(Questions about scenes in images)
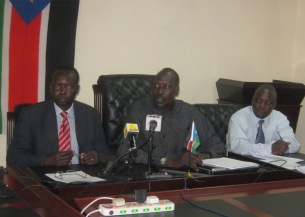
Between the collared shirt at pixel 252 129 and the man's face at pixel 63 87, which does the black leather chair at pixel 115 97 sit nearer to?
the man's face at pixel 63 87

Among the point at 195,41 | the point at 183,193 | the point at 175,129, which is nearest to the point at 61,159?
the point at 183,193

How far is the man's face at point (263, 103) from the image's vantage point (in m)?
3.41

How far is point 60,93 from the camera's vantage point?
9.23 feet

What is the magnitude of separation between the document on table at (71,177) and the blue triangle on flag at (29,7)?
6.39 ft

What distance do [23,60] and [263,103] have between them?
2003 millimetres

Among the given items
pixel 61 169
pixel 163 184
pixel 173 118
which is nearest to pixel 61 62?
pixel 173 118

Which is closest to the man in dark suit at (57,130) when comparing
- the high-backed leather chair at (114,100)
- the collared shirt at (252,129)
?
the high-backed leather chair at (114,100)

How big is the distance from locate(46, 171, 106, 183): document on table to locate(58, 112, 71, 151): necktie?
0.64 metres

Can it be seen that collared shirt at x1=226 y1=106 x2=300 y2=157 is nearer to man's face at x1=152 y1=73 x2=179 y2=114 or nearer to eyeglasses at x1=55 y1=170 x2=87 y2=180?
man's face at x1=152 y1=73 x2=179 y2=114

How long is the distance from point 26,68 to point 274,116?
2.09 meters

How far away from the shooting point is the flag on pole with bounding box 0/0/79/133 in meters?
3.64

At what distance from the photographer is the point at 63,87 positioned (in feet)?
9.27

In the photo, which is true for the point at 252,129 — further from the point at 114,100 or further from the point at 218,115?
the point at 114,100

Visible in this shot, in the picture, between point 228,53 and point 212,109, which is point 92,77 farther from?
point 228,53
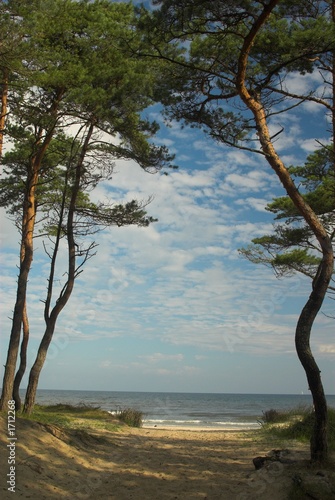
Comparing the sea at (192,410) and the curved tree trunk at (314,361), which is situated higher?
the curved tree trunk at (314,361)

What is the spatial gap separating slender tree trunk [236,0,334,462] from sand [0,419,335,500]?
0.52 meters

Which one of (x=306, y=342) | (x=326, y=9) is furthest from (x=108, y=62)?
(x=306, y=342)

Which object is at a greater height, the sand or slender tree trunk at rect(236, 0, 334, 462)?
slender tree trunk at rect(236, 0, 334, 462)

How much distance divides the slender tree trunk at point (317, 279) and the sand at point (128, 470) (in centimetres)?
52

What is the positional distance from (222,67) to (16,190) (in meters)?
8.67

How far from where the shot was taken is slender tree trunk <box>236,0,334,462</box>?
5.73 metres

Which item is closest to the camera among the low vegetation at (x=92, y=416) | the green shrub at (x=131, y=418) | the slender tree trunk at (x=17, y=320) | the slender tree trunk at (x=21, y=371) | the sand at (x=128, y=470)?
the sand at (x=128, y=470)

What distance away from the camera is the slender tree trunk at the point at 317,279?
18.8 feet

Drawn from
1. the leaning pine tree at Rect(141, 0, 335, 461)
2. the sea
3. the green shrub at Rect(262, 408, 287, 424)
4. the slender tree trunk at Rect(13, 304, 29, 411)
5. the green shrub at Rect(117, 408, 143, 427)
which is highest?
the leaning pine tree at Rect(141, 0, 335, 461)

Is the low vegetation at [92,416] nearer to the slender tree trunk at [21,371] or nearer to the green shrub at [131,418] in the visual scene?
the green shrub at [131,418]

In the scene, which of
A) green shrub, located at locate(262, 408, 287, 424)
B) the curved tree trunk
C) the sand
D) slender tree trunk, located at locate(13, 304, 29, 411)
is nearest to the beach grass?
slender tree trunk, located at locate(13, 304, 29, 411)

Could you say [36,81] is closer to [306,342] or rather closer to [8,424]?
[8,424]

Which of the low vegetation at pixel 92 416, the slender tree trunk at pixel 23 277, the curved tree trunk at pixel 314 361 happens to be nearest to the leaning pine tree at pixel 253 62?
the curved tree trunk at pixel 314 361

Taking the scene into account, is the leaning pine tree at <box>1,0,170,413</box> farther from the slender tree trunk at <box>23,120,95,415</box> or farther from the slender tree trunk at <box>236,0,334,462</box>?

[What you need to do]
Please rewrite all of the items above, swapping "collared shirt" for "button-down shirt" and keeping everything else the same. Leave the pictures out.

[Complete output]
Between the button-down shirt at pixel 252 129 and the man's face at pixel 63 87, which does the black leather chair at pixel 115 97 sit nearer to?
the man's face at pixel 63 87

Among the point at 195,41 | the point at 183,193 | the point at 175,129, which is nearest to the point at 61,159?
the point at 183,193

How far is the man's face at point (263, 103) from the image's vantage point (in m)?
3.41

How far is point 60,93 from the camera's vantage point?
9.23 feet

What is the magnitude of separation between the document on table at (71,177) and the blue triangle on flag at (29,7)?
6.39 ft

What distance do [23,60] and [263,103] have between them?
2003 millimetres

Among the given items
pixel 61 169
pixel 163 184
pixel 173 118
which is nearest to pixel 61 62?
pixel 173 118

Which is closest to the man in dark suit at (57,130) when comparing
- the high-backed leather chair at (114,100)
- the button-down shirt at (252,129)
?
the high-backed leather chair at (114,100)

How big is the distance from locate(46, 171, 106, 183): document on table to locate(58, 112, 71, 151): necktie?
0.64 metres

Can it be seen that button-down shirt at x1=226 y1=106 x2=300 y2=157 is nearer to man's face at x1=152 y1=73 x2=179 y2=114 or nearer to eyeglasses at x1=55 y1=170 x2=87 y2=180?
man's face at x1=152 y1=73 x2=179 y2=114

How long is the distance from point 26,68 to point 274,116?
2.09 meters

How far away from the shooting point is the flag on pole with bounding box 0/0/79/133 in meters?
3.64

At what distance from the photographer is the point at 63,87 positioned (in feet)?
9.27

In the photo, which is true for the point at 252,129 — further from the point at 114,100 or further from the point at 218,115?
the point at 114,100

Visible in this shot, in the picture, between point 228,53 and point 212,109, which is point 92,77 farther from?
point 228,53
Comparing the sea at (192,410) and the curved tree trunk at (314,361), which is situated higher?
the curved tree trunk at (314,361)

What is the spatial gap separating slender tree trunk [236,0,334,462] from sand [0,419,335,500]?
0.52 meters

Which one of (x=306, y=342) | (x=326, y=9) is furthest from (x=108, y=62)?
(x=306, y=342)

Which object is at a greater height, the sand or slender tree trunk at rect(236, 0, 334, 462)?
slender tree trunk at rect(236, 0, 334, 462)

How much distance divides the slender tree trunk at point (317, 279) and the sand at point (128, 470) (in centimetres)?
52

What is the positional distance from (222,67) to (16,190) (in meters)?
8.67

How far from where the shot was taken is slender tree trunk <box>236,0,334,462</box>?
5.73 metres

Which item is closest to the camera among the low vegetation at (x=92, y=416) | the green shrub at (x=131, y=418) | the slender tree trunk at (x=17, y=320) | the slender tree trunk at (x=21, y=371) | the sand at (x=128, y=470)?
the sand at (x=128, y=470)

What distance away from the camera is the slender tree trunk at the point at 317,279?
18.8 feet

Drawn from
1. the leaning pine tree at Rect(141, 0, 335, 461)
2. the sea
3. the green shrub at Rect(262, 408, 287, 424)
4. the slender tree trunk at Rect(13, 304, 29, 411)
5. the green shrub at Rect(117, 408, 143, 427)
which is highest?
the leaning pine tree at Rect(141, 0, 335, 461)

Is the low vegetation at [92,416] nearer to the slender tree trunk at [21,371] or nearer to the green shrub at [131,418] in the visual scene?
the green shrub at [131,418]

In the scene, which of
A) green shrub, located at locate(262, 408, 287, 424)
B) the curved tree trunk
C) the sand
D) slender tree trunk, located at locate(13, 304, 29, 411)
is nearest to the beach grass?
slender tree trunk, located at locate(13, 304, 29, 411)

Could you say [36,81] is closer to [306,342] or rather closer to [8,424]?
[8,424]

Which of the low vegetation at pixel 92 416, the slender tree trunk at pixel 23 277, the curved tree trunk at pixel 314 361 happens to be nearest to the leaning pine tree at pixel 253 62?
the curved tree trunk at pixel 314 361

Taking the scene into account, is the leaning pine tree at <box>1,0,170,413</box> farther from the slender tree trunk at <box>23,120,95,415</box> or farther from the slender tree trunk at <box>236,0,334,462</box>?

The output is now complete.